Exercise aim:
Go through the listing below and retype exactly the lines starting at the one with "In einem Rollenspiel" and ending at the one with "Divided fabric bucket", skipping pictures.

### Data under study ###

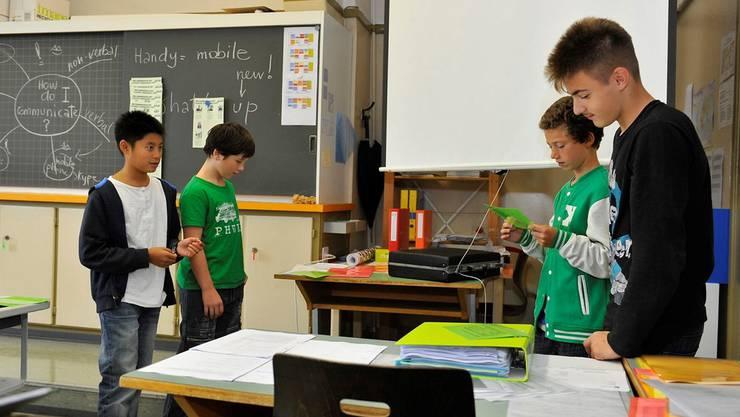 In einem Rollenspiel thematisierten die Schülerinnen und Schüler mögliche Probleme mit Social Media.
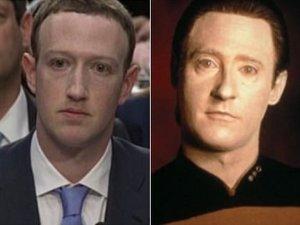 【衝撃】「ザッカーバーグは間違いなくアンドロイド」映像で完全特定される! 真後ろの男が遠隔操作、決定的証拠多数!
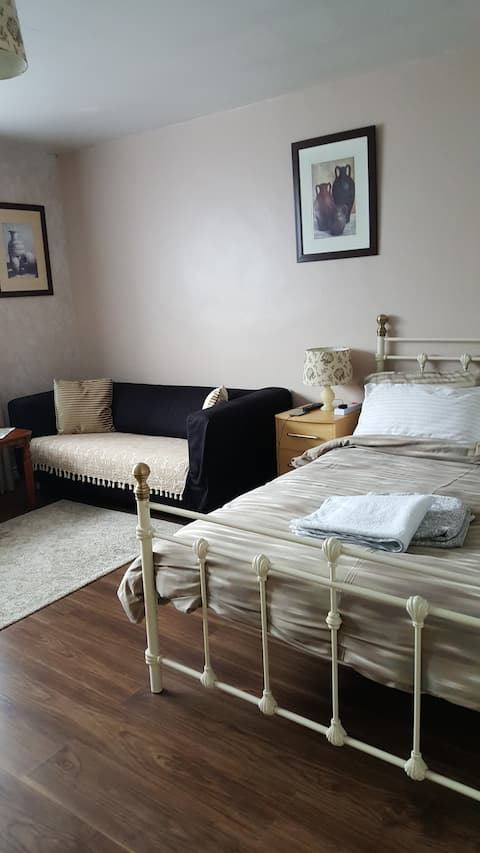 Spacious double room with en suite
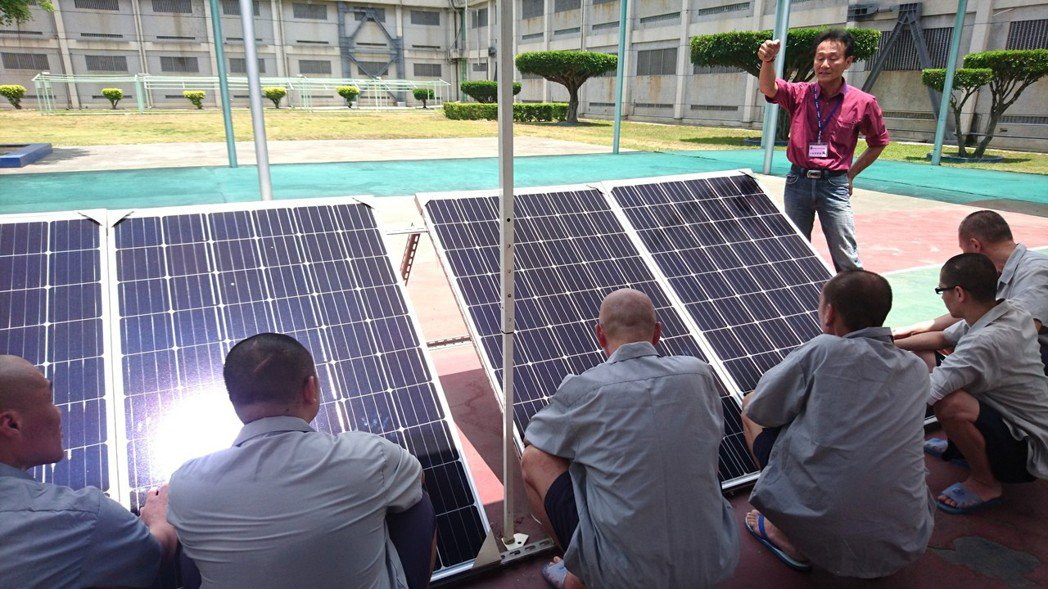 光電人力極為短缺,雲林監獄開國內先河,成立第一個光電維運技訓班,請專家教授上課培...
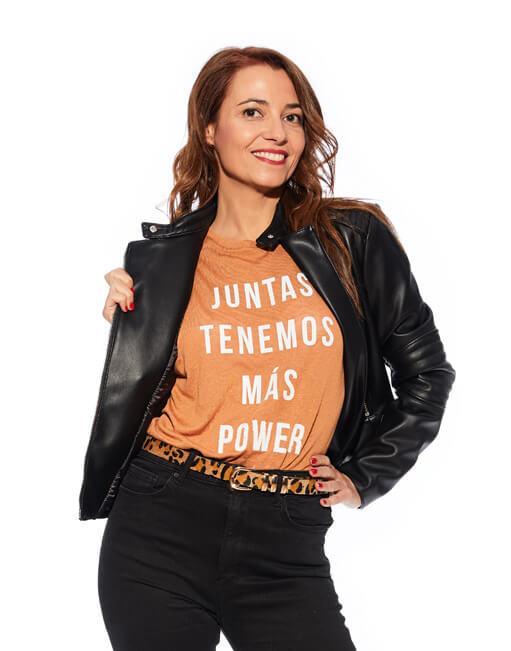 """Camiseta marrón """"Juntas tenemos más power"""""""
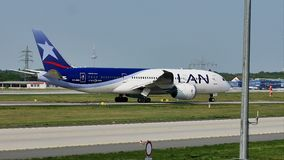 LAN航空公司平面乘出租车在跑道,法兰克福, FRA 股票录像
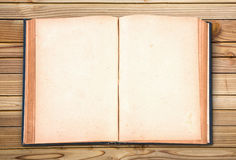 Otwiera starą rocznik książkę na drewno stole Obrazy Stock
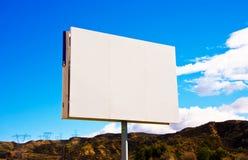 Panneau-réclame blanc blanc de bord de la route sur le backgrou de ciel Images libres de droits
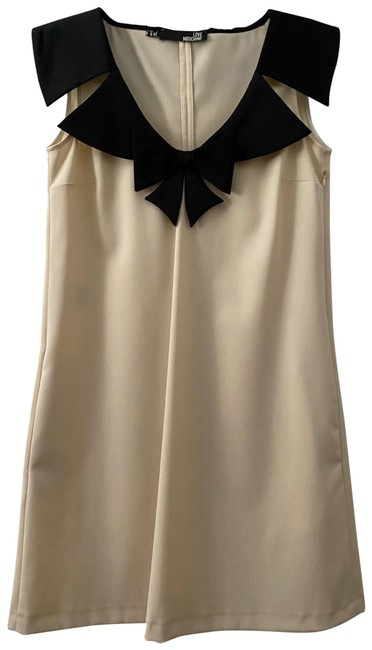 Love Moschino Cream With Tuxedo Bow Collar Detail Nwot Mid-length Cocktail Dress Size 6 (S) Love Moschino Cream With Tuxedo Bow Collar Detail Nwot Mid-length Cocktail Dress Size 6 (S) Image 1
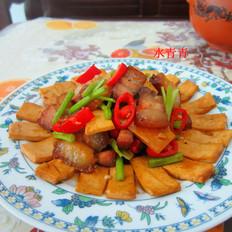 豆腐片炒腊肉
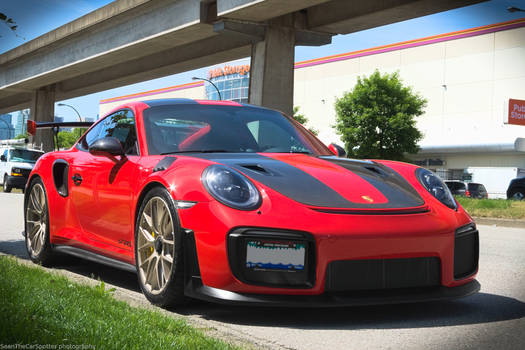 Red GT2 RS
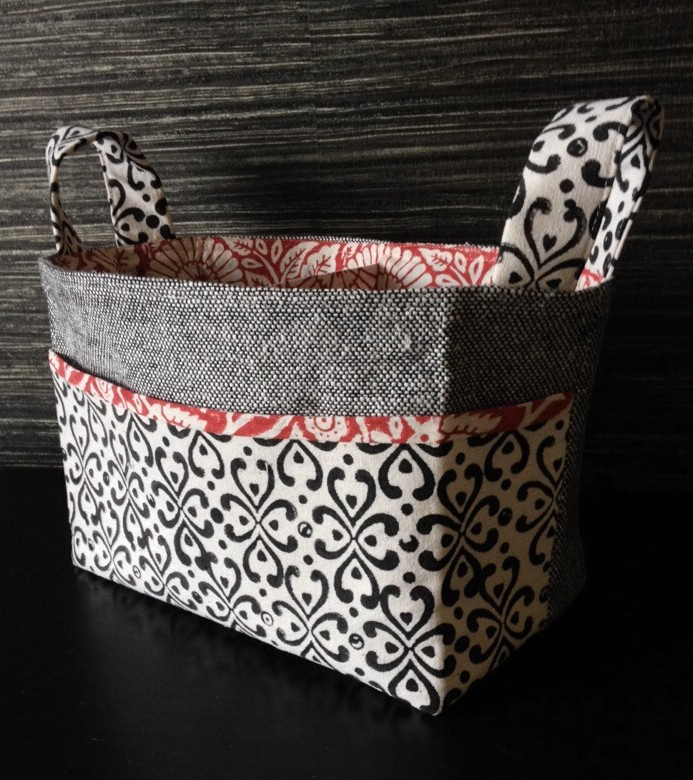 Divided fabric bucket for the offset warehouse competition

###
### Data under study ###

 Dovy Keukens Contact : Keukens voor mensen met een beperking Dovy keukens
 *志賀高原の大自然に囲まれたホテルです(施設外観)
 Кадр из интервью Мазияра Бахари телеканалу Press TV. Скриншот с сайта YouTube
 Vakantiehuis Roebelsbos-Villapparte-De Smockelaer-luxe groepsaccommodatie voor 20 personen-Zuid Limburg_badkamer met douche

###

Solution to this exercise:
 In einem Rollenspiel thematisierten die Schülerinnen und Schüler mögliche Probleme mit Social Media.
 【衝撃】「ザッカーバーグは間違いなくアンドロイド」映像で完全特定される! 真後ろの男が遠隔操作、決定的証拠多数!
 Spacious double room with en suite
 光電人力極為短缺,雲林監獄開國內先河,成立第一個光電維運技訓班,請專家教授上課培...
 """Camiseta marrón """"Juntas tenemos más power"""""""
 LAN航空公司平面乘出租车在跑道,法兰克福, FRA 股票录像
 Otwiera starą rocznik książkę na drewno stole Obrazy Stock
 Panneau-réclame blanc blanc de bord de la route sur le backgrou de ciel Images libres de droits
 Love Moschino Cream With Tuxedo Bow Collar Detail Nwot Mid-length Cocktail Dress Size 6 (S) Love Moschino Cream With Tuxedo Bow Collar Detail Nwot Mid-length Cocktail Dress Size 6 (S) Image 1
 豆腐片炒腊肉
 Red GT2 RS
 Divided fabric bucket for the offset warehouse competition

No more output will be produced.